Jean-Yves Le Drian, ministre français de la Défense, a déclaré que la France allait aider le Mali à la mise en œuvre de l’accord. Il a même effectué une visite au Mali après la signature de l’accord…

À la CMA on voit cette visite sous deux angles. Le premier est politique, car la France veut que les uns et les autres avancent dans l’application de l’accord. Le second est pratique. La France a beaucoup de soldats sur le terrain, et ses forces peuvent constituer un élément de pression pour que chacun respecte ses engagements. La force française sur le terrain pourra aussi couper le souffle aux opposants à l’application de l’accord de paix, qu’ils soient terroristes ou non.

À la suite de votre demande, le gouvernement malien a levé les mandats d’arrêt contre certains de vos leaders, parmi lesquels vous-même. Cela a été condamné par des ONG de défense des droits de l’homme comme HRW ou encore la FIDH…

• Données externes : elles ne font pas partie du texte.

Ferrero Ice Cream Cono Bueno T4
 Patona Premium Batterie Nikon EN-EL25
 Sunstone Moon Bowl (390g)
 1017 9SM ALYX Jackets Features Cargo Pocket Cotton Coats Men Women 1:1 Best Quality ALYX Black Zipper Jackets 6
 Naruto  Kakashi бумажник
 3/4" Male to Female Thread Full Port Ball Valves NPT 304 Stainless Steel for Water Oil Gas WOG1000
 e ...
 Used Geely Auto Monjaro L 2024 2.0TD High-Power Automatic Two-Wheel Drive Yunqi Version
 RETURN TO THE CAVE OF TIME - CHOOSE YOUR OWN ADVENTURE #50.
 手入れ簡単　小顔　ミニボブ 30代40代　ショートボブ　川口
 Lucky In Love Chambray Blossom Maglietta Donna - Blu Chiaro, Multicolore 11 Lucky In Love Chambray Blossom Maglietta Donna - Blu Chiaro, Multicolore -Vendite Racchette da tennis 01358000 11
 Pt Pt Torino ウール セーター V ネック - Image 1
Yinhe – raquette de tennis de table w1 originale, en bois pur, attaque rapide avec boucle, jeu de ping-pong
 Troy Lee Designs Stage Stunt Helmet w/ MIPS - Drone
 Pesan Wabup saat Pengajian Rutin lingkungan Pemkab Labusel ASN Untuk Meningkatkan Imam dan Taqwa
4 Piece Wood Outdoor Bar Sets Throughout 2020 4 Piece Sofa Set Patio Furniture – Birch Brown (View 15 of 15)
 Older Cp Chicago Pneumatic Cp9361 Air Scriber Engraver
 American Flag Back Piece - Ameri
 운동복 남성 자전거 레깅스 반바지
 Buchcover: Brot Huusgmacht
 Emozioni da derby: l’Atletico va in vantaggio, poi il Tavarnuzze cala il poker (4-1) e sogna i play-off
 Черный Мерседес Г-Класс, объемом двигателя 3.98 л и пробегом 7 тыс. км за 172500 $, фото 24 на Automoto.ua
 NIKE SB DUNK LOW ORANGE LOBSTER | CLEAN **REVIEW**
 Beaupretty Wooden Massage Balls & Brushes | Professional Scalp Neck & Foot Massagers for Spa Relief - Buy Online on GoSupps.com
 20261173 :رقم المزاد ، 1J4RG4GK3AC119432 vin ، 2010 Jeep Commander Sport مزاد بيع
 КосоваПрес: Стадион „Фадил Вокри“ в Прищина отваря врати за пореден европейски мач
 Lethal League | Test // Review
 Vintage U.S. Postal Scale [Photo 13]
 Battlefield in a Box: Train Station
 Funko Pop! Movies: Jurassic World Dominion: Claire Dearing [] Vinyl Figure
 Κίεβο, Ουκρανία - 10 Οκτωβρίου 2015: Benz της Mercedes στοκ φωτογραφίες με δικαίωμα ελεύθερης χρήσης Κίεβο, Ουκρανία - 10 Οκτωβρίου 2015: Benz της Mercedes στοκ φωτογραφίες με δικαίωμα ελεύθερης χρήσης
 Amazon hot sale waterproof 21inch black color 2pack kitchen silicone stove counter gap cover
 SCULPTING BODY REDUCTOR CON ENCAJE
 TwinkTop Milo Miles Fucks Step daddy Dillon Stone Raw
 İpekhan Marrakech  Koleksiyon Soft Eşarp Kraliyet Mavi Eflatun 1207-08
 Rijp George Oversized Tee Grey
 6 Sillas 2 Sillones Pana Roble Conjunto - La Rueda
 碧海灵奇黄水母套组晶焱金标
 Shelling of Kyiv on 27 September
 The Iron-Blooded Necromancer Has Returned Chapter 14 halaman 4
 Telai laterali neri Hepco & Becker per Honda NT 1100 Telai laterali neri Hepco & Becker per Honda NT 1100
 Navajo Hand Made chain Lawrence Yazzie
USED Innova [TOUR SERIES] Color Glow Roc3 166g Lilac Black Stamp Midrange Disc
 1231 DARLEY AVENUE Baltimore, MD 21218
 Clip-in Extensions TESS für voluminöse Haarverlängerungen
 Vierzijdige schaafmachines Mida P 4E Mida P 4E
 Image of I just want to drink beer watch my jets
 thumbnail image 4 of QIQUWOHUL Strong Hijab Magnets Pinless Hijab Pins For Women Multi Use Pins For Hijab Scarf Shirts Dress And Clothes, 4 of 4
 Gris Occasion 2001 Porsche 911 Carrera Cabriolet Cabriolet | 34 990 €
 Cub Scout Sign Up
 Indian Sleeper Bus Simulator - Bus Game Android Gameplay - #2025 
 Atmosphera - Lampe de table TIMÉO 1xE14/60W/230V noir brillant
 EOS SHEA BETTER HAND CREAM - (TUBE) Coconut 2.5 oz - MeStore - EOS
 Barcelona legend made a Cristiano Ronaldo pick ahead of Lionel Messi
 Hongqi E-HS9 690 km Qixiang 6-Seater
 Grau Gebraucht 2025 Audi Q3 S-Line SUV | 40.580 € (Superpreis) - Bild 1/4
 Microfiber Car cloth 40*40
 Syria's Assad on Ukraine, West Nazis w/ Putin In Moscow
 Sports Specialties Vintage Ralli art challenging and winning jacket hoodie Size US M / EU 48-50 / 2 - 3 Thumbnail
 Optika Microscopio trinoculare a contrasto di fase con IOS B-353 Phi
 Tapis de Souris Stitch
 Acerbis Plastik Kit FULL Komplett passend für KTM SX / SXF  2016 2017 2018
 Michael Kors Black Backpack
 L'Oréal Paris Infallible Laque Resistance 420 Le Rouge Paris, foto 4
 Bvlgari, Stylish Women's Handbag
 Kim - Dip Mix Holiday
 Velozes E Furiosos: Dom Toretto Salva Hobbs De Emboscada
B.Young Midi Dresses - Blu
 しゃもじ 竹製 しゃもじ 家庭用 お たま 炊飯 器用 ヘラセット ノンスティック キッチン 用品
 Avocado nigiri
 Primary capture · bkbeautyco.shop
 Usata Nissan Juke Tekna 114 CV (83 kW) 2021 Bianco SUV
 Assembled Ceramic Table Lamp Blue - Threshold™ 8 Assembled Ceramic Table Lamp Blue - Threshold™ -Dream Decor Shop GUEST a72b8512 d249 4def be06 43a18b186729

La CMA avait demandé à ce que la signature de l’accord se fasse à Tombouctou. Finalement, c’est Bamako qui a été choisi. Nous avons dit que dans ce cas, on ne se sentirait pas en sécurité à cause des mandats d’arrêt en cours. La liste que nous avons donnée ne concerne que les membres de la CMA, le nom d’Iyad Ag Ghali n’y était pas. Je rassure les ONG : au cours de l’application de l’accord, la justice travaillera sur les droits de l’homme et si un membre de la CMA se trouve concerné, il répondra devant la justice, dans un cadre légal et transparent.